Wavelet analysis of concentric crater fill surface ridges

Concentric crater fill (CCF) are debris-covered ice deposits widespread in the mid-latitudes of Mars, which often exhibit ridges parallel to the crater walls. Surface ridges on debris-covered glaciers, which may be due to englacial or supraglacial debris transport, can provide insight into past climate variations. Alternatively, ridges may be related to non-climatic processes such as viscous buckle folding due to compression. We test the hypothesis that surface ridges on CCF are related to climate variations, driven by variations in orbital parameters, by identifying periodicities in CCF ridges and, where possible, comparing ratios of pairs of wavelengths to ratios of orbital periodicities. We identified wavelengths in surface ridges on concentric crater fill using wavelet analysis of profiles across HiRISE images and DTMs. For 68 % of CCF sites, we identified at least one significant wavelength, and identified a median wavelength of ∼33 m from brightness profiles. For elevation profiles, we found a median wavelength of ∼32 m.
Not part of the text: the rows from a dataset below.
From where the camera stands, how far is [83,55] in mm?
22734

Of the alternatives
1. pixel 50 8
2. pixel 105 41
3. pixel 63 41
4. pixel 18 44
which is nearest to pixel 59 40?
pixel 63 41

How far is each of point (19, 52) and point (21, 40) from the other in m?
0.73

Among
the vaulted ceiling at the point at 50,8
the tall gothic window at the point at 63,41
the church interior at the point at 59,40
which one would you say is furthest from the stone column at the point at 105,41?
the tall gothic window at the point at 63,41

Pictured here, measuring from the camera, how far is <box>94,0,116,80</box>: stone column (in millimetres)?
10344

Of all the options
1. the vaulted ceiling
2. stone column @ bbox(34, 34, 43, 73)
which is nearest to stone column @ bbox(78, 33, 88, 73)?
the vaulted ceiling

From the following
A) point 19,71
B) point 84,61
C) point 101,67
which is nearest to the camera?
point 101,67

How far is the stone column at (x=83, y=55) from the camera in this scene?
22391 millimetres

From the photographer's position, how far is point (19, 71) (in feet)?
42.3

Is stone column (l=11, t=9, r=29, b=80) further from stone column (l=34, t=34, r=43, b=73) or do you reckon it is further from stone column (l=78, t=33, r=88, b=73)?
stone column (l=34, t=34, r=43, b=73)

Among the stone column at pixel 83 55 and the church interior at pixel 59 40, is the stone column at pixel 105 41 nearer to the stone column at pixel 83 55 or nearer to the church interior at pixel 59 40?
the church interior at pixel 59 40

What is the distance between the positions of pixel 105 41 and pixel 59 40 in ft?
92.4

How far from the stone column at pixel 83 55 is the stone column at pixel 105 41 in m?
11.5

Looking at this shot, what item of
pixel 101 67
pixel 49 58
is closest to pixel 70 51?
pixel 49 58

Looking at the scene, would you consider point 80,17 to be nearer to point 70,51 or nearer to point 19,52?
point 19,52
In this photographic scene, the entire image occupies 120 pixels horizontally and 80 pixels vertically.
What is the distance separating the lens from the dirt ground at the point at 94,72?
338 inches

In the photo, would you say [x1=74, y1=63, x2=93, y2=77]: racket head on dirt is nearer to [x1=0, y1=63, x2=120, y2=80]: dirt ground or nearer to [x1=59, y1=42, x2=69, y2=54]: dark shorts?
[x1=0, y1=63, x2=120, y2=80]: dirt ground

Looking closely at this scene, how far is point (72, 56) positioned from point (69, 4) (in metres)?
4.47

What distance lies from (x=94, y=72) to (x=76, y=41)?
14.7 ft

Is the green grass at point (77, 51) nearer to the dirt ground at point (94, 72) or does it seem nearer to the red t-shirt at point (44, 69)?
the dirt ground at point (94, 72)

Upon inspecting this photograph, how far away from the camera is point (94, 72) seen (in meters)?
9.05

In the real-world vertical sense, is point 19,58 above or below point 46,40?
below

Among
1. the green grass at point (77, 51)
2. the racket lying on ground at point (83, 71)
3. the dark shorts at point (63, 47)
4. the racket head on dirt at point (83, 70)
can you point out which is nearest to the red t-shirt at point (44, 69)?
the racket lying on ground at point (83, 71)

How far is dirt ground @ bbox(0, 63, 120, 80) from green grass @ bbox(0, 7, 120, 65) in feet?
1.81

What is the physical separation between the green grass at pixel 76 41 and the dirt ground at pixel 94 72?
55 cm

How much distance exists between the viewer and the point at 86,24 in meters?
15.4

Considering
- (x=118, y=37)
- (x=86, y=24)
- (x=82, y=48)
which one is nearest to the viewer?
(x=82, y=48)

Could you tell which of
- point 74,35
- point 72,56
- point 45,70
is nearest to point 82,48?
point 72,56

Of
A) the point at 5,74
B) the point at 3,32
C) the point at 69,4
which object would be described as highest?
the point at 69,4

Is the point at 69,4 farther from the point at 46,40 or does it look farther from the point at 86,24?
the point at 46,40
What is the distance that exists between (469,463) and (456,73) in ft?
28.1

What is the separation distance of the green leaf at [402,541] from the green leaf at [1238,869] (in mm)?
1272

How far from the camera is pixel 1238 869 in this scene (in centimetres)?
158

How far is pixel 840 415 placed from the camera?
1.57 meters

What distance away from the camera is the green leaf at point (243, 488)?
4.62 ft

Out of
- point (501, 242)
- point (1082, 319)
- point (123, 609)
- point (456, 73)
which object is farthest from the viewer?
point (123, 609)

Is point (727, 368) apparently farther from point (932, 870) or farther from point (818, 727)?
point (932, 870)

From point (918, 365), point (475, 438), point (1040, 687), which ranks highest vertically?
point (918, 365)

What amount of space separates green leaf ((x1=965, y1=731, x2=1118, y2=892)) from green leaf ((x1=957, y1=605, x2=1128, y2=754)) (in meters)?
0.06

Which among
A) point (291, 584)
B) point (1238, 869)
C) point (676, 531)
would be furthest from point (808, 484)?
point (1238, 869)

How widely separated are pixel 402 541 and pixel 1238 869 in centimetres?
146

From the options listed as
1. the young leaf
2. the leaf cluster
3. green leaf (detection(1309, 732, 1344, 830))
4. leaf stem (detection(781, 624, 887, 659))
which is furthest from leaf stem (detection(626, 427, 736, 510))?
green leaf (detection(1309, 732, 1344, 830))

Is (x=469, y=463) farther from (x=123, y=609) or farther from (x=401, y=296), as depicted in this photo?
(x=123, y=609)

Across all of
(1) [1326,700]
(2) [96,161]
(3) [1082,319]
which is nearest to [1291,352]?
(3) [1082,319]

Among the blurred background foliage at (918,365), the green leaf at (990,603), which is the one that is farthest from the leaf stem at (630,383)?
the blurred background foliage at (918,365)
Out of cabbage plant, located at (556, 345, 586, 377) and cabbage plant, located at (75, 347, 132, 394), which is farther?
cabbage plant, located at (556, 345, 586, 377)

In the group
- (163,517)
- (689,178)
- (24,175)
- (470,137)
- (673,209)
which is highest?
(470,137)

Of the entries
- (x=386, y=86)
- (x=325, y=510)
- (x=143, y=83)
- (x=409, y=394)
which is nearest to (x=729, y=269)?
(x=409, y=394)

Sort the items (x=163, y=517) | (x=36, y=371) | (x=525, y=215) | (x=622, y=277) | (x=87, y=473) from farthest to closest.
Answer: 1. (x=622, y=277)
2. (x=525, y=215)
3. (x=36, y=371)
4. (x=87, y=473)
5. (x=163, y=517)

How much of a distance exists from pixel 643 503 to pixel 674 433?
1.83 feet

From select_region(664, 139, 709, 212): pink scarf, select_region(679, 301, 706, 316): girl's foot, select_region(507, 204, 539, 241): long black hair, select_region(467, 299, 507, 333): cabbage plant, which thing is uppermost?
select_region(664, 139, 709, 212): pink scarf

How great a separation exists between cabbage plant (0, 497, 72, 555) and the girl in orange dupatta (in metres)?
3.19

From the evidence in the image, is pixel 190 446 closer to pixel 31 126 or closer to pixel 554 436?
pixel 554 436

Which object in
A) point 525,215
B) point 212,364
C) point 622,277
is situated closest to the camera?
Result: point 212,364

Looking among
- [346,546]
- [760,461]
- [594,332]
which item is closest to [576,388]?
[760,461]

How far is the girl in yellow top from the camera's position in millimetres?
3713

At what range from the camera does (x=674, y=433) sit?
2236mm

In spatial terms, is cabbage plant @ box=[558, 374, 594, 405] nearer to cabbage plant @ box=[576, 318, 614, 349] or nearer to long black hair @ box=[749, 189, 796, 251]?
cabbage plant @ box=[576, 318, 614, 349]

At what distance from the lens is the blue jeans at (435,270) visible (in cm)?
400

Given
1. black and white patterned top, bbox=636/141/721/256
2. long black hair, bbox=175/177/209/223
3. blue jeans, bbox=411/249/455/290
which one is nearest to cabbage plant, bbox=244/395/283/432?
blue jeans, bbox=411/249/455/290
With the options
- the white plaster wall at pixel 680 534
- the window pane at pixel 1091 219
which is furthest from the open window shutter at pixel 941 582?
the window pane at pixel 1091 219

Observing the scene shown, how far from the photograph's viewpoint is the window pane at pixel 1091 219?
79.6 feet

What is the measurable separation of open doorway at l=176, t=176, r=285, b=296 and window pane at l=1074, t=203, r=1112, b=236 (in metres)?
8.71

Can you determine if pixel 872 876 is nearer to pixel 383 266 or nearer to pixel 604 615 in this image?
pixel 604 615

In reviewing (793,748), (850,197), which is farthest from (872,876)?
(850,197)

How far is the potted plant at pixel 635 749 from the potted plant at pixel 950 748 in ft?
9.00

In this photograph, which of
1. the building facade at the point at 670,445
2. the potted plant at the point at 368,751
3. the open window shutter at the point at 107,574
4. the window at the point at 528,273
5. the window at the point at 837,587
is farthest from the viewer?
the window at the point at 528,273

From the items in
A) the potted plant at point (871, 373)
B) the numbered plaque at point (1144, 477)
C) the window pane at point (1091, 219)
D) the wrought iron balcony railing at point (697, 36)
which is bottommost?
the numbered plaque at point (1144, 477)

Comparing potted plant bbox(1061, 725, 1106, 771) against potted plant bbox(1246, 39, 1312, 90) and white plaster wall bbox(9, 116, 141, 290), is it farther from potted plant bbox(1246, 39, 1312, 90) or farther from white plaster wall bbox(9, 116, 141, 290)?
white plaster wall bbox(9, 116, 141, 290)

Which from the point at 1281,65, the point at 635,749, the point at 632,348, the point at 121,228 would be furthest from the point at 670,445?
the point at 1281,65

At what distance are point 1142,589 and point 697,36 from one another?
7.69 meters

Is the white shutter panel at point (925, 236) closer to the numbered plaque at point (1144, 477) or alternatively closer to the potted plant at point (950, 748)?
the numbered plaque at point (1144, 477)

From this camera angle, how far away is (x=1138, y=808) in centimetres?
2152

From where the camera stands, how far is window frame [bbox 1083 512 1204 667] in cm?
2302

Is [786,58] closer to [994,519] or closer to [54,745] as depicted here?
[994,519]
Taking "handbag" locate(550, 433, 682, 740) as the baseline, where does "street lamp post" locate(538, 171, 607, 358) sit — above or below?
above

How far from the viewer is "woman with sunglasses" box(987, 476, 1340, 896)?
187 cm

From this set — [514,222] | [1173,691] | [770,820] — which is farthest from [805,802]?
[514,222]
We identified only five cases with two wavelengths overlapping over a significant distance along profile that appeared to correspond to distinct periodicities. These rare cases did not have ratios clearly related to ratios of two orbital periodicities. Based on this, our results do not support the idea that CCF ridge spacing is related to orbital periodicities. We favor the possibility that CCF ridge spacing is instead due to buckle folding. The median wavelength of CCF ridges is consistent with buckle folding for a debris/ice viscosity ratio of 1–2 and a debris layer thickness of 6–8 m.